Hundreds of yards of barricades, extensive body searches and scores of armed police greeted those lucky enough to get a ticket. The Bataclan said all 1,000 Sting tickets sold out quickly and other tickets were given to the families of the 90 revelers slain a year ago by extremists with automatic weapons and explosive belts.
Sting, in a T-shirt with a guitar slung over his shoulder, asked concert-goers in fluent French to observe a minute of silence as he opened the show.
"We will not forget them," the singer promised. "Tonight we have two tasks to settle. First, to remember and honor those who lost their life in the attacks. Then, to celebrate life and music."
He then strummed out a string of hits, including "Message in a Bottle."
The coordinated attacks in Paris on Nov.13 last year targeted bars, restaurants and the sports stadium, leaving 130 people dead and hundreds more injured. The worst extremist violence ever to hit France, they were claimed by the Islamic State group.
Some survivors on Saturday stayed outside the Bataclan in quiet vigil, while others inside stood silently sipping a drink, waiting for the concert to start. The smell of fresh paint from the reconstruction hung over the crowd.
Aurelien Perrin, 25, survived the Bataclan massacre but his friend Nicolas Berthier did not.
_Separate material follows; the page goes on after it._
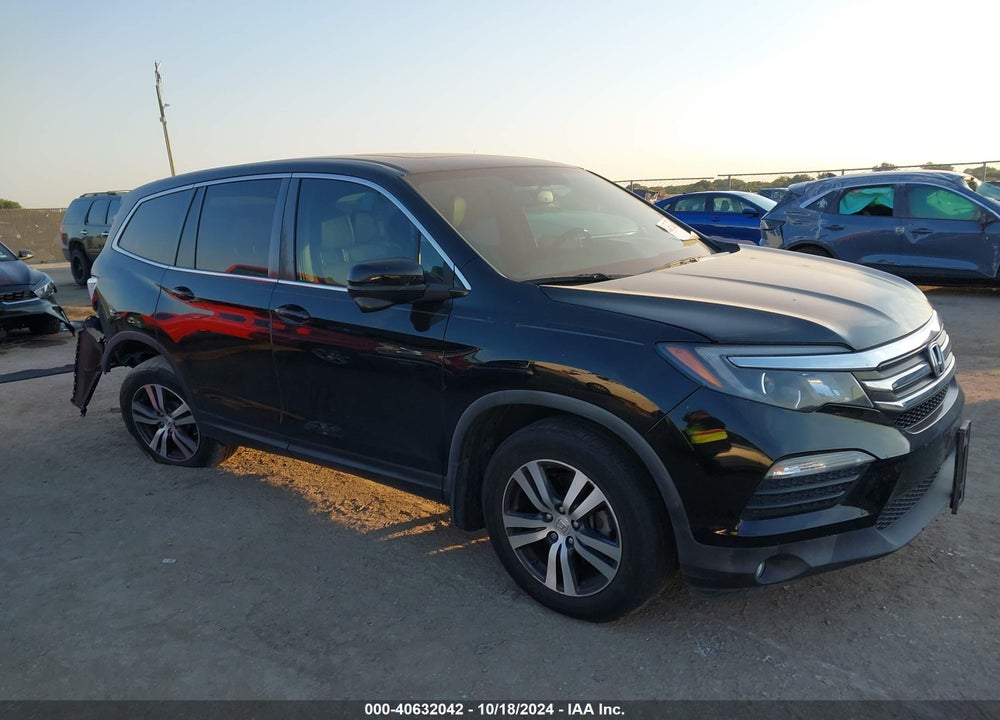 2017 HONDA PILOT EX-L VIN: 5FNYF5H8XHB023212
"I came alone tonight. It's very emotional, as I keep getting flashbacks of that night. I was standing just there, just the other side of the bar when it happened. Tonight is the first time I've been back here since," he said.
Perrin added that he had not been to any bar or even the cinema since that fateful night.
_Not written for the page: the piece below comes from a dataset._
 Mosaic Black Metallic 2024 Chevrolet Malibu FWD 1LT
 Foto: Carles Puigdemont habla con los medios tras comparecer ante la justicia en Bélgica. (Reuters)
"I'm here because it's important to finally finish a concert that was never allowed to end. It's for the memory of my friend and for all the 90 people who died," he said.
Another survivor, Mariesha Jack Payne, waited across the road from the Bataclan in The Barometer bar, where she was rushed to after the attack. She traveled from Scotland for the commemorations in Paris this weekend.
"Even if I'm not inside, it's symbolic for me to be here nearby. The important day is tomorrow. I come back to this bar every time I'm in Paris now," she said.
Sting, 65, is no stranger to the Bataclan, playing there decades ago in 1979 as the lead singer of The Police. The singer's new album "57th & 9th" was released Friday.
Sting says proceeds from the concert would go to two charities helping survivors. More than 1,700 people have been officially recognised as victims of the horror that unfolded at the Bataclan, Paris cafes and France's national stadium.
Juliette Meadel, the French minister for victims' aid and Paris Mayor Anne Hidalgo were among those at the concert.
Some who were invited decided against attending the emotionally charged event.
"I don't want to put a foot in the Bataclan. Even if Sting is a legend. I'm staying with my family tonight," said Jean Marie de Peretti, father of Aurelie de Peretti who died in the concert hall massacre.
The concert hall - which has been refurbished to its original state - will remain closed on Sunday's actual anniversary of the attacks, when President Francois Hollande and Hidalgo, the Paris mayor, will unveil plaques in memory of victims at the half-dozen sites where revelers died.
In addition to those killed, nine people remain hospitalised from the attacks and others are paralysed or otherwise irreparably injured. The government says more than 600 people are still receiving psychological treatment related to the attacks.
French Prime Minister Manuel Valls, in a commentary given to a half-dozen European newspapers, warned that "Yes, terrorism will strike us again." But, he contended that "we have all the resources to resist and all the strength to win."